— REQUIRED ACTION —
Write out, word for word, the portion of the LBOTE article that begins with "LBOTE — Language" and continues through "much more interesting.".

— TEXT FOR ANALYSIS —

------------------------------------------------------------

LBOTE: Understanding Language Background Other Than English in Australian Schools
What the LBOTE percentage means on a school profile, how it reflects local community makeup, and why it matters for cultural context.
My daughter came home from her first week at a new school — one with an LBOTE percentage over 70% — and announced that she'd learned how to say "welcome" in four different languages. She thought this was completely normal. I thought it was extraordinary.
LBOTE — Language Background Other Than English — describes students who speak a language other than English at home, either primarily or alongside English. As a data point on a school profile, it tells you about the linguistic diversity of a school's community. As a lived experience, it describes something much more interesting.
What the LBOTE figure actually tells you
A school's LBOTE percentage is a single figure that collapses enormous cultural complexity into one number. A school with 65% LBOTE might have students who speak Mandarin, Arabic, Vietnamese, Tagalog, Telugu, and Somali. A school with 40% LBOTE in a different suburb might be almost entirely one heritage community. The number, on its own, tells you almost nothing about the specific cultural mix — only that a significant proportion of students have a home language other than English.
What it does reliably indicate is that the school is operating in a culturally diverse environment. This has real implications for how it teaches, what support systems it has in place, and what kind of social environment you are sending your child into.

------------------------------------------------------------

Saved entries:
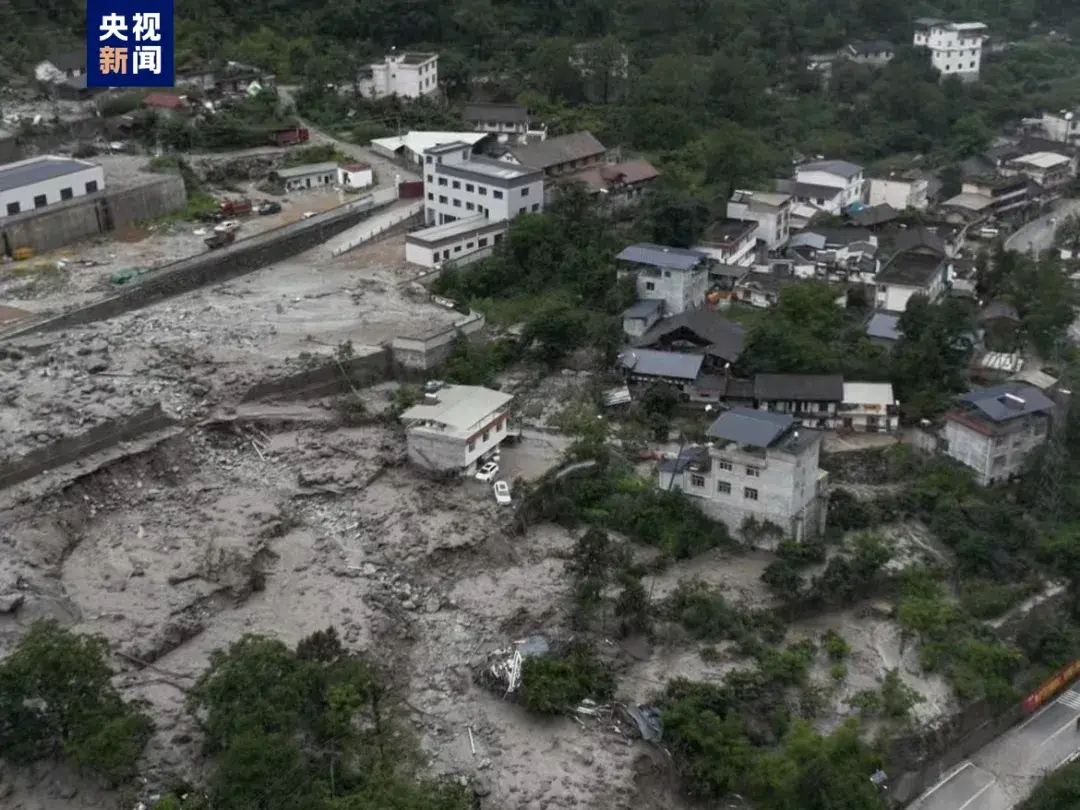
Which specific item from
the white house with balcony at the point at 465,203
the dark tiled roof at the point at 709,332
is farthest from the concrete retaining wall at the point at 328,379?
the dark tiled roof at the point at 709,332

------------------------------------------------------------

— RESULT BELOW —
LBOTE — Language Background Other Than English — describes students who speak a language other than English at home, either primarily or alongside English. As a data point on a school profile, it tells you about the linguistic diversity of a school's community. As a lived experience, it describes something much more interesting.